Chris Chen, Salesforce.com
STARWEST 2011: Concurrent Testing Games: Developers and Testers Working Together

The best software development teams find ways for programmers and testers to work closely together to build quality into their software. These teams recognize that programmers and testers each bring their own unique strengths and perspectives to the project. However, working in agile teams we need to unlearn many of the patterns that traditional development taught us. In this interactive session with Nate Oster, you learn how to use the agile practice of "concurrent testing" to overcome common "testing dysfunctions" by having programmers and testers work together-rather than against each other-to deliver quality results throughout an iteration. Join Nate and practice concurrent testing with games that demonstrate just how powerfully dysfunctional approaches can act against your best efforts and how agile techniques can help you escape the cycle of poor quality and late delivery.

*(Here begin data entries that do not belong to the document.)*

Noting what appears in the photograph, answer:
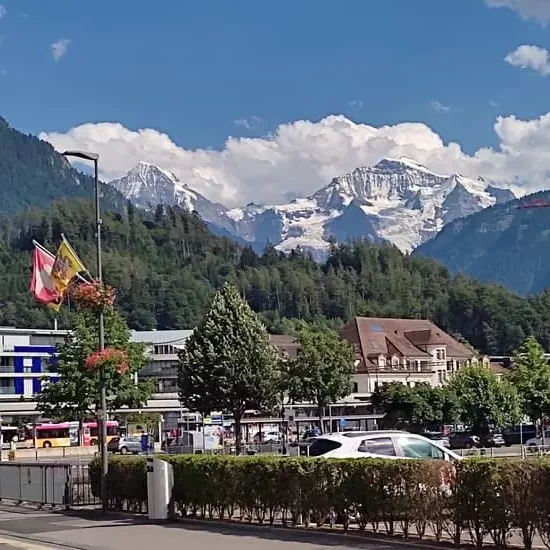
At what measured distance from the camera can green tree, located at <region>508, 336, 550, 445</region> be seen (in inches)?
3349

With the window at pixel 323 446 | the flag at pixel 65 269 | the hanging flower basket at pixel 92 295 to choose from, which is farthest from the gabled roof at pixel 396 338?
the window at pixel 323 446

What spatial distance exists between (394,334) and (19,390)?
49278 millimetres

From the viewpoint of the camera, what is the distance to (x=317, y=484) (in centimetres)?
1941

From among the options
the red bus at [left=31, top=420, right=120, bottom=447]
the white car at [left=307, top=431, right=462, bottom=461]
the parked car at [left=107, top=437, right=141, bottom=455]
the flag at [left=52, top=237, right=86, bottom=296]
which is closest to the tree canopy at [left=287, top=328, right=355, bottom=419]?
the parked car at [left=107, top=437, right=141, bottom=455]

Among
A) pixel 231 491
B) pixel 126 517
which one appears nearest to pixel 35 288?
pixel 126 517

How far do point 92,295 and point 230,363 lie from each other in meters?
42.3

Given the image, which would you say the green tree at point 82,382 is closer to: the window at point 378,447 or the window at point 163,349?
the window at point 378,447

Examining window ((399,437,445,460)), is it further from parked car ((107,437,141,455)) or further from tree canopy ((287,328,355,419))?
tree canopy ((287,328,355,419))

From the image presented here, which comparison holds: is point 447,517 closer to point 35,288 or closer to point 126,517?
point 126,517

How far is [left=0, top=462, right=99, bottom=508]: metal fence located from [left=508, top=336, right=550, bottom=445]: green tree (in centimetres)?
5898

Nate Oster, CodeSquads LLC
Pushing the Boundaries of User Experience Test Automation

Although full test automation of the user experience (UX) is impractical and unwise, there are approaches that can save you time and resources. At eBay, Julian Harty and his colleagues are finding new ways to automate as much of UX testing for eBay.com as is reasonably possible. Even with a highly complex, web-based application, they have found that automation finds many potential problems in the user experience-even in rich application scenarios. Julian shares a practical experience report of their successes together with the barriers and boundaries they discovered-detecting navigation issues, layout bugs, and problematic differences between the behavior of various web browsers. Learn from eBay's experiences why automated testing can be beguiling and, paradoxically, increase the chances of missing critical problems if you chose to rely mainly or even solely on the automated tests.

Julian Harty, eBay, Inc.
Managing Test Data in Large and Complex Web-based Systems

Are you testing an application or web site whose complexity has grown exponentially through the years? Is your test data efficiently and effectively supporting your test suites? Does the test data reside in systems not under your direct control? Learn how the WellsFargo.com test team integrated test data management processes and provisions to gain control over test data in their very large and complex web system environment. Join Ron Schioldager to explore the lifecycle of data, its relationship to effective testing, and how you can develop conditioned, trusted, and comprehensive test data for your systems. Learn about the tools Wells Fargo developed and employs today to support their test data management process, enabling them to maintain a shorter data maintenance cycle while improving their test reliability.

Ron Schioldager, Wells Fargo
Top Ten Disruptive Technologies You Must Understand

The consumerization of enterprise software applications is no longer on its way-it is here. Emerging technologies such as mobile apps, tablets, 4G, cloud computing, and HTML5 are impacting software engineering and testing organizations across all industries. By enabling sensitive data to be accessed through the web and on mobile devices, there is immense pressure to ensure that apps are reliable, scalable, private and secure. Using real-world examples, Doron Reuveni identifies the top ten disruptive technologies that have transformed the software industry and outlines what they mean for the testing community now and in the future. The ways in which web and mobile apps are designed, developed, and delivered are changing dramatically, and therefore the ways these apps are being tested are being taxed and stretched to the breaking point.